The internet was supposed to bring vast choice for customers, access to obscure and forgotten products - and a fortune for sellers who focused on niche markets. But a study of digital music sales has posed the first big challenge to this “long tail” theory: more than 10 million of the 13 million tracks available on the internet failed to find a single buyer last year.

Personally, I don't think this is terribly shocking. The "Long Tail" demand theory has been questionedagain and again in application to sales of popular culture related goods (hmm... I wonder why they call it "popular" culture). However, there's one arena where the Long Tail plays out almost perfectly - search queries. Evidence?

How about Udi Manber, Google's VP of Engineering, noting that:

20 to 25% of the queries we see today, we have never seen before

Or Google themselves explaining that:

so-called "long tail advertisers" make up half our revenue.
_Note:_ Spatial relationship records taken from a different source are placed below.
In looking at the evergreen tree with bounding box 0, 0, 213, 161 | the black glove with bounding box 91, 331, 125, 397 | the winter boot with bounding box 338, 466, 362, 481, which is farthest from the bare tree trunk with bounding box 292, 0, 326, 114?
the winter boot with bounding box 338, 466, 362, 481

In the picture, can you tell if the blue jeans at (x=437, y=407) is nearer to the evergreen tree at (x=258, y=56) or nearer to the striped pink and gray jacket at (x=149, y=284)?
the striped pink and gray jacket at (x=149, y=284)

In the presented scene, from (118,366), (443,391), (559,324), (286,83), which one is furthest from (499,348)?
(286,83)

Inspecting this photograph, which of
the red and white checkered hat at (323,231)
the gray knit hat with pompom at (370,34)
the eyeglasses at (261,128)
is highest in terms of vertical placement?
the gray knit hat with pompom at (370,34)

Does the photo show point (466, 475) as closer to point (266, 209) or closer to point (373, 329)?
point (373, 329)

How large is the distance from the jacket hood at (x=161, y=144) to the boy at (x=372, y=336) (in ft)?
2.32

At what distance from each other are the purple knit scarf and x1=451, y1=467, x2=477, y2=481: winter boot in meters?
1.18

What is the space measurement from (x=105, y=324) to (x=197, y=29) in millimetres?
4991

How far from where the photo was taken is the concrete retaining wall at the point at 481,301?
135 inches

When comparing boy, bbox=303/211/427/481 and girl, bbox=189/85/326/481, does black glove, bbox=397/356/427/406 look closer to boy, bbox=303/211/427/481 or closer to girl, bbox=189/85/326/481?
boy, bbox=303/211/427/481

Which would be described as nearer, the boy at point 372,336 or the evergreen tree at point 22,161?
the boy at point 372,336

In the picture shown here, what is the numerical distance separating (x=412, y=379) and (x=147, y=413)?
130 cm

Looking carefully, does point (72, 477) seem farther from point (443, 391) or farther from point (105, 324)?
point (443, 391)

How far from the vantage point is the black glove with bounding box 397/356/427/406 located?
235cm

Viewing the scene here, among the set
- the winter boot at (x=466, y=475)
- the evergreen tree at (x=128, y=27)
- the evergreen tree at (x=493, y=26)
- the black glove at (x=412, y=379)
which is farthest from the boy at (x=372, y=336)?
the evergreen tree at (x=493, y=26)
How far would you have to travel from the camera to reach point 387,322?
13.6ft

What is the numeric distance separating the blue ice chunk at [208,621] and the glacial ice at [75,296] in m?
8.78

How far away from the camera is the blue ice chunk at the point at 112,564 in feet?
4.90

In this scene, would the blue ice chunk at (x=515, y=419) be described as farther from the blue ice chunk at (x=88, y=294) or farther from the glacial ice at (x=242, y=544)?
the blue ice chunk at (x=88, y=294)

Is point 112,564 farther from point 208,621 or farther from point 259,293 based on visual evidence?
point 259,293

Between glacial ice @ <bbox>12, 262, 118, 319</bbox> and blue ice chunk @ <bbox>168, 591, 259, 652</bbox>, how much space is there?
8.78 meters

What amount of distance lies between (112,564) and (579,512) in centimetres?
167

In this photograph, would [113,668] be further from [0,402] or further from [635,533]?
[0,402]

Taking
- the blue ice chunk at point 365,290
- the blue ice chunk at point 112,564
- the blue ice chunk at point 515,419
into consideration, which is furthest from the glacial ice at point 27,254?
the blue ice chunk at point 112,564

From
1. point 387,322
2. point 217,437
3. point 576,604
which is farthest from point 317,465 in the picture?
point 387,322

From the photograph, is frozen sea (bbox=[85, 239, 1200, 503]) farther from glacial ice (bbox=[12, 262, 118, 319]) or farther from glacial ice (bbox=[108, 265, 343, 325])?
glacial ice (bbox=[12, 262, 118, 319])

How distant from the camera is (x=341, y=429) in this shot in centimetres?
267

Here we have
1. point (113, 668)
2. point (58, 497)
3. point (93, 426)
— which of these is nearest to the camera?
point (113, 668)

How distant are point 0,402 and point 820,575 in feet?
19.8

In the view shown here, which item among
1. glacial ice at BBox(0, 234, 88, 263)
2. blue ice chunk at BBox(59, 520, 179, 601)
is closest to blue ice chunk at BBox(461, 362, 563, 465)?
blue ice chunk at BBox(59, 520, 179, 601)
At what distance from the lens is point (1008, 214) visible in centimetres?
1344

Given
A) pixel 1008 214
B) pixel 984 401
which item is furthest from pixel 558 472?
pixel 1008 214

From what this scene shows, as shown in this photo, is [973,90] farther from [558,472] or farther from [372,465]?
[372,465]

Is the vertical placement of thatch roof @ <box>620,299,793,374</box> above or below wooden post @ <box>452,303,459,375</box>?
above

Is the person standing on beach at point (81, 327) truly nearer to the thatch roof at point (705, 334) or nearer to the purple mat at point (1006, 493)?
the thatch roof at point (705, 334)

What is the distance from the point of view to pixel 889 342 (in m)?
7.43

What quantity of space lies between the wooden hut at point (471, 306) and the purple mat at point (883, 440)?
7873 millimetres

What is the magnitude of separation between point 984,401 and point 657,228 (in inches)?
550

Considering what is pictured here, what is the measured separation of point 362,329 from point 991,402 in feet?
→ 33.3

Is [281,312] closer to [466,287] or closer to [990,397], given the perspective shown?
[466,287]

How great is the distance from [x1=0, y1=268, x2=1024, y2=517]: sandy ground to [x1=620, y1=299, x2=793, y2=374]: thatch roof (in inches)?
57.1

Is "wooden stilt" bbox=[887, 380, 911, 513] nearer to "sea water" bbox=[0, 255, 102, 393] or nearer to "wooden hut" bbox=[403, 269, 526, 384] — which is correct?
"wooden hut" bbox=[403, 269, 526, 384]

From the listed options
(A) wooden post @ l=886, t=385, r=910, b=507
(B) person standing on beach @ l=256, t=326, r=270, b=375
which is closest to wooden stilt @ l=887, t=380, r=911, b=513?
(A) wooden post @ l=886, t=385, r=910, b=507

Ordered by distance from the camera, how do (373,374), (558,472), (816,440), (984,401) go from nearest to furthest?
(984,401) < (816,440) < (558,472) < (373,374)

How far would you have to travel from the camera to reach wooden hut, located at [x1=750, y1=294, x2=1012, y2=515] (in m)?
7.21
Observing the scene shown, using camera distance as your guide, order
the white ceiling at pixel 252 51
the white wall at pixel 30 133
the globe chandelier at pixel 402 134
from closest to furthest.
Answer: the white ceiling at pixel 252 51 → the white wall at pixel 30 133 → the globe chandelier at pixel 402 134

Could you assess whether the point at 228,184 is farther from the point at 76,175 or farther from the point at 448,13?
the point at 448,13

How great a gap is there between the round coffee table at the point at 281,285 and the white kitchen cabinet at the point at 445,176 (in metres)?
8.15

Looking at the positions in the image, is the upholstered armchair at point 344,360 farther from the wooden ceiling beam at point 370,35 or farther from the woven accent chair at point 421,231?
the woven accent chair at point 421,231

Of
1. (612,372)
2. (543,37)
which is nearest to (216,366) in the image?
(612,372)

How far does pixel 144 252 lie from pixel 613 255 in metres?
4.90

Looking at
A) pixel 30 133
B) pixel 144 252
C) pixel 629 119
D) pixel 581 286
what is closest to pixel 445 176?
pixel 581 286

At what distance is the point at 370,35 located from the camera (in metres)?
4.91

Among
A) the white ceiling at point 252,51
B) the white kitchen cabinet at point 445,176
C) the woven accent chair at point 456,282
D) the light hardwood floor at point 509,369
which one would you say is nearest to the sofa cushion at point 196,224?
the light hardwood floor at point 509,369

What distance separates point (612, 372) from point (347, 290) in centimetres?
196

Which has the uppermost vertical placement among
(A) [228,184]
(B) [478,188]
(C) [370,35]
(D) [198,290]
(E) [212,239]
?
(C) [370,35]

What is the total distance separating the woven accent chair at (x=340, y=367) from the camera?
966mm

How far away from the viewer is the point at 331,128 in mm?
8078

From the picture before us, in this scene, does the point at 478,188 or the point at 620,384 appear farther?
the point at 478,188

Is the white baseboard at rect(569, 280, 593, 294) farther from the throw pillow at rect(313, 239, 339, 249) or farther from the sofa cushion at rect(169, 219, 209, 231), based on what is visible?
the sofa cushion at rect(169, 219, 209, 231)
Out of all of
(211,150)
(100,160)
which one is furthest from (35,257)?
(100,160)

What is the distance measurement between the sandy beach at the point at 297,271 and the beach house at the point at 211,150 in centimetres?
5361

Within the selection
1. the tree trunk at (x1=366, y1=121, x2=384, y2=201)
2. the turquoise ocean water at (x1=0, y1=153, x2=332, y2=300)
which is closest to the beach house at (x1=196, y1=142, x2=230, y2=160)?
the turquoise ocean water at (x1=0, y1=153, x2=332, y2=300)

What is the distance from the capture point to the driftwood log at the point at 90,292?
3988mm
Or Dustin Woodard's investigation into the distribution of search query demand:

It turns out that, at least in this particular three-month data set, the top 100 terms accounted for just 5.7 percent of all search traffic.  Expand to the top 500, 1000, and 10000 terms, and just 8.9 percent, 10.6 percent, and 18.5 percent of all search traffic is involved, respectively.

Steve Ballmer
"Top 100 Search Terms by Percentage of All Search Traffic" (Source: Hitwise) This means if you had a monopoly over the top 1,000 search terms across all search engines (which is impossible), you'd still be missing out on 89.4% of all search traffic.  There's so much traffic in the tail it is hard to even comprehend.  To illustrate, if search were represented by a tiny lizard with a one-inch head, the tail of that lizard would stretch for 221 miles.

At SEOmoz, nearly every large client we work for has exactly the same type of traffic graph - I've even shown off SEOmoz.org's own via Enquisite. The long tail is regularly producing 50-75%+ of the search traffic to large sites. Don't be fooled by news that the "Long Tail" might not exist - it's just that it might not be as big or as valuable, particularly in "pop culture" niches like movies & music.

What do you think? Is the long tail dead? Are long tail queries driving the majority of your sites' traffic? What about value - are long tail queries impossible to convert or equally valuable?